In his wide-ranging Newsweek
cover story on the Kindle, Steven Levy clearly thinks he’s happened upon a history-changing device, and he may be right, although it may have more impact on the history of electronic devices than on the history of reading itself. He points out that the Kindle appears to resolve some of the problems that have dogged the Sony Reader. The Kindle has a wireless connection, offers a connection to an established bookseller with a huge inventory (although the backlist will take a while to come online), and allows full-text search and annotation. On the other hand, the Kindle is still black and white (evidently color E Ink is still a ways off) and it’s pricey–$400.
And the Kindle is an electronic device intended to replace the printed book, a proposition that people are making a bigger deal out of than they should be. One commonly-voiced objection to ebooks is that they’re not immersive, as if oblivion were the goal of all reading. Does Amazon’s ebook reader offer the same immersive experience as a print book? Theoretically, yes, depending upon how old you are. As several people have pointed out, a computer screen is already the primary mode of reading for people under twenty or thirty. That ebooks will play a major role in publishing and reading seems beyond dispute at this point; the only question is how quickly, and how deeply, they will penetrate the market for books in the United States. Will the Kindle do the trick? Will it be the iPod of books? Without seeing the device, it’s hard to venture a guess. Maybe.

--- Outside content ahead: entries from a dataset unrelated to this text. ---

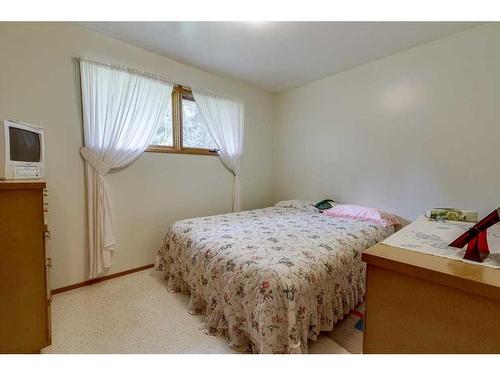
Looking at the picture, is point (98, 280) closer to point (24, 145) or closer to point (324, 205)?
point (24, 145)

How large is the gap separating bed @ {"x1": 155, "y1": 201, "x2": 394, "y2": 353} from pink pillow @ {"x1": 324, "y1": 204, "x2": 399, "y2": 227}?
0.14 meters

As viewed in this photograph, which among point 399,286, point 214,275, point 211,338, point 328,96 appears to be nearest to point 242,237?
point 214,275

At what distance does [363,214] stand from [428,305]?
1906 mm

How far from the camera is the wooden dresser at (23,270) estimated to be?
1168 mm

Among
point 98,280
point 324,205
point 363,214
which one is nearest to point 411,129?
point 363,214

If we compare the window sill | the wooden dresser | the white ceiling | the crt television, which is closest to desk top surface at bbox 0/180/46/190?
the wooden dresser

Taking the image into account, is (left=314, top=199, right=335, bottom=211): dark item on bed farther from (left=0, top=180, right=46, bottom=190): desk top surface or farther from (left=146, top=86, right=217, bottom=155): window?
(left=0, top=180, right=46, bottom=190): desk top surface

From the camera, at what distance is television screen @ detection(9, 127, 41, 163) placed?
4.65ft

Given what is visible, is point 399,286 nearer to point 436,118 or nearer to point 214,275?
point 214,275

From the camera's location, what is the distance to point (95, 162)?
2.20 m

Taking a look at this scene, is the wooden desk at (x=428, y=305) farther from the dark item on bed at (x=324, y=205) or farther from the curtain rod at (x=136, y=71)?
the curtain rod at (x=136, y=71)

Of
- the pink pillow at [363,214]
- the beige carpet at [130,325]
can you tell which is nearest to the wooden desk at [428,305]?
the beige carpet at [130,325]

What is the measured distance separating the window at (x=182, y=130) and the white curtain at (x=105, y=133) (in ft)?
0.93

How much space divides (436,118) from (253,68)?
2128mm
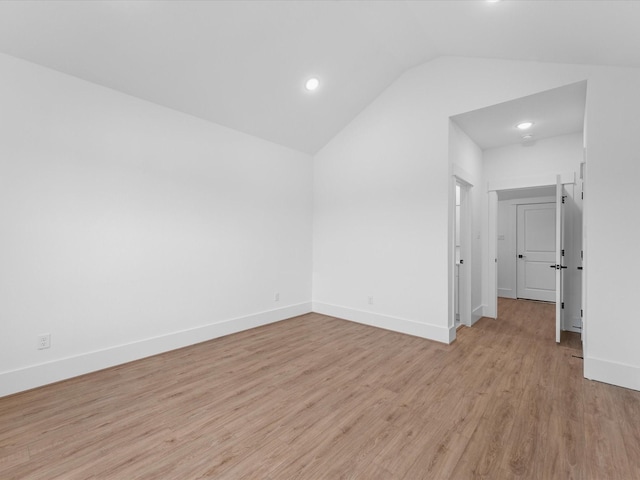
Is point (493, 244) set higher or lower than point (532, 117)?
lower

Levy realizes that speculation about ebook technology has moved on to questions of reading on a screen to writing itself. Writing will change, and so will the public sphere itself. "Readers will read in public. Writers will write in public," is the slogan of digital text advocates, including the people at the Institute for the Future of the Book, who run the terrific if:book site. Levy quotes Bob Stein, the head of the Institute, wondering aloud about the future of the model for authorship that has existed since the Renaissance: a lone writer cut off from his or her readers until the work is finished. The discussion doesn’t start until the work is published. In the new model, readers will be able to meddle while the work is in process. The public debate will begin on day one of the writing. As Levy has it, "the notion of author as authoritarian figure gives way to a Web 2.0 wisdom-of-the-crowds process." In a lot of ways, that day has already arrived, too. Then again, I wonder why people want an ebook reading experience that is immersive while demanding that writers open up their processes.

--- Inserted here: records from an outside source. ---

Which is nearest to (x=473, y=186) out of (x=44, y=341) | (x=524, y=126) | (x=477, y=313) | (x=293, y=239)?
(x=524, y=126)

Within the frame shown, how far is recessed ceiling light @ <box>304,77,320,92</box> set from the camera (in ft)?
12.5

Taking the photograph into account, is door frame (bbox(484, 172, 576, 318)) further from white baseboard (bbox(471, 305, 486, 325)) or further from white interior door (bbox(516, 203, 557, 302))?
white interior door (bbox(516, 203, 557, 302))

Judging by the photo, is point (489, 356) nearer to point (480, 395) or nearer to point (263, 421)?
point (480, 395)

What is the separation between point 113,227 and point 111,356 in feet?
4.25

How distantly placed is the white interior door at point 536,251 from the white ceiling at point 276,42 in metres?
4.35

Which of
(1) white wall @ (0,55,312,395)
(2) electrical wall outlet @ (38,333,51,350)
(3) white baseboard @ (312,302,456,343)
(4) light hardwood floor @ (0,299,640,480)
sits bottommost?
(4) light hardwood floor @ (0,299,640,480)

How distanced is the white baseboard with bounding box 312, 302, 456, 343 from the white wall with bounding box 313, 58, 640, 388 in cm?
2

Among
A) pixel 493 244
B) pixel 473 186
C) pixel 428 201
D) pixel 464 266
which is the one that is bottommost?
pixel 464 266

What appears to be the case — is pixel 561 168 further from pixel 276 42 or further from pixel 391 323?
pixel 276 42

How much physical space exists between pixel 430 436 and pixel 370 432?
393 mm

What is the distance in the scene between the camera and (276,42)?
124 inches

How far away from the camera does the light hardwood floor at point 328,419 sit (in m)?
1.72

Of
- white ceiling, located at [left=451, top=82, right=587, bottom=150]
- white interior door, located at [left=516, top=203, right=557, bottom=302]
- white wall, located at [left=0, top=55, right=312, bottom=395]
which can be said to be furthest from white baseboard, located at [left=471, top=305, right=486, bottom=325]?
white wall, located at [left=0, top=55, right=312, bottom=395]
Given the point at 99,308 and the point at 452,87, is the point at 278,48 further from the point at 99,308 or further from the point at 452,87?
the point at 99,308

The reason why the Kindle is such a big deal has less to do with the fate of the book, which is just a technology, albeit an incredibly important one, than with the nature of the Internet as a medium for writing. Breakthroughs in online audio and video get all the publicity, but the digital revolution in writing is even broader and more profound. The Internet now has a near monopoly on the public sphere as a realm of open debate about culture and politics. The free exchange of writing became all the more inevitable when two major print media outlets, the New York Times and the Wall Street Journal, either eliminated or scaled-back their paygates. The public sphere is quickly going paperless. It’s also encroaching more upon the private sphere than perhaps any other time since the late 1700’s. In this context the Kindle is merely riding the wave, rather than on its leading edge.